When I was a newbie in the secure communication world, the one thing which bothered me, was how to securely exchange the secret through the internet. I didn’t understand how is it possible to exchange information publically and not enable anyone else to generate the same secret key. It was up to the point when someone showed me the below graphics which explain how the Diffie-Hellman algorithm works on colors and makes secret key sharing possible.
Let’s imagine two parties who want to agree on some secret color.
- It starts with agreeing on starting color (yellow) through a public network.
- Then both parties choose some random color (red/blue) in this case.

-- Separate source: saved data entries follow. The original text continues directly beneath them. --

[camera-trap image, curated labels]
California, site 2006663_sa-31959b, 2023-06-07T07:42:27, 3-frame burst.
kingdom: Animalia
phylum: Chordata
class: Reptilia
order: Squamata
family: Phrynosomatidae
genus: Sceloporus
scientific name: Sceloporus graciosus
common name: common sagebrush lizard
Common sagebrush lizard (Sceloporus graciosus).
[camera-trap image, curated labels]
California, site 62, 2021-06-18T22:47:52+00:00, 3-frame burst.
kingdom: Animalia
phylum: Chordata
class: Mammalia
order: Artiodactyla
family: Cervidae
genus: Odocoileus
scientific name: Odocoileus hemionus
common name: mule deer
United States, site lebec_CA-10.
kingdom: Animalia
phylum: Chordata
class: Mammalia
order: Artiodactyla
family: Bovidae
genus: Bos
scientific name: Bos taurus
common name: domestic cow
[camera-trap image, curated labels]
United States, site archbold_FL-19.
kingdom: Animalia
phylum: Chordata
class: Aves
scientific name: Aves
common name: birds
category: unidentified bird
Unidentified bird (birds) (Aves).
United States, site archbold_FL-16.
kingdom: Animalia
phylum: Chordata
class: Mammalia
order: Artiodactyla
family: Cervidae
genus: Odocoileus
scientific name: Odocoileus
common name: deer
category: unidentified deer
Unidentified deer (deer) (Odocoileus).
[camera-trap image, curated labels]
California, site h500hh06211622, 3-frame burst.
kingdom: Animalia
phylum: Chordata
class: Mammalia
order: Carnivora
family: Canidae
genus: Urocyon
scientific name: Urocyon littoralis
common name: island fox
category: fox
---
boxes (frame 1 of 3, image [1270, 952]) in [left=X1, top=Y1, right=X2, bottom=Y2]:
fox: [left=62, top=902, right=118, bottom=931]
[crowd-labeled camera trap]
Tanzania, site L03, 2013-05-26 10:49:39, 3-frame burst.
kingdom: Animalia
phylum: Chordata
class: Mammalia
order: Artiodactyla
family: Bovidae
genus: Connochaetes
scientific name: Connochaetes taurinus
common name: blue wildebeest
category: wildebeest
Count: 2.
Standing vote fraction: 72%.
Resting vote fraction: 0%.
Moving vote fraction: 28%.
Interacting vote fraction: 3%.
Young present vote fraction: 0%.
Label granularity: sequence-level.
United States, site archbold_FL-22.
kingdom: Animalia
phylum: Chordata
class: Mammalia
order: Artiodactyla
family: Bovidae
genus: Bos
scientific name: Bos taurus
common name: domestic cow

3/4. Mixing the colors is the next step - Such colors (orange/green) could be exchanged by insecure communication
- Adding once again a previously chosen color is the next step.
7/8. And we and up with the same brown color.
Please notice that based on publically shared information (yellow, orange, green) it could be quite hard to figure out the randomly chosen colors. There is a wide range of colors/shades/amounts of it and it’s really hard to reverse the process of mixing. The only way to figure out the secret colors is through the trial and error method. And only knowing this it is possible to recreate the final one.
The Diffie-Hellman algorithm works pretty much the same but instead of colors, it operates on big numbers. Yellow is a big prime number and the operation of mixing is modular exponentiation. For such assumptions similarly, it is relatively easy to mix the numbers and very hard to figure out secret numbers (red/blue) even knowing starting and the middle point of the algorithm outcome.
Is secret key sharing still a mystery now for you?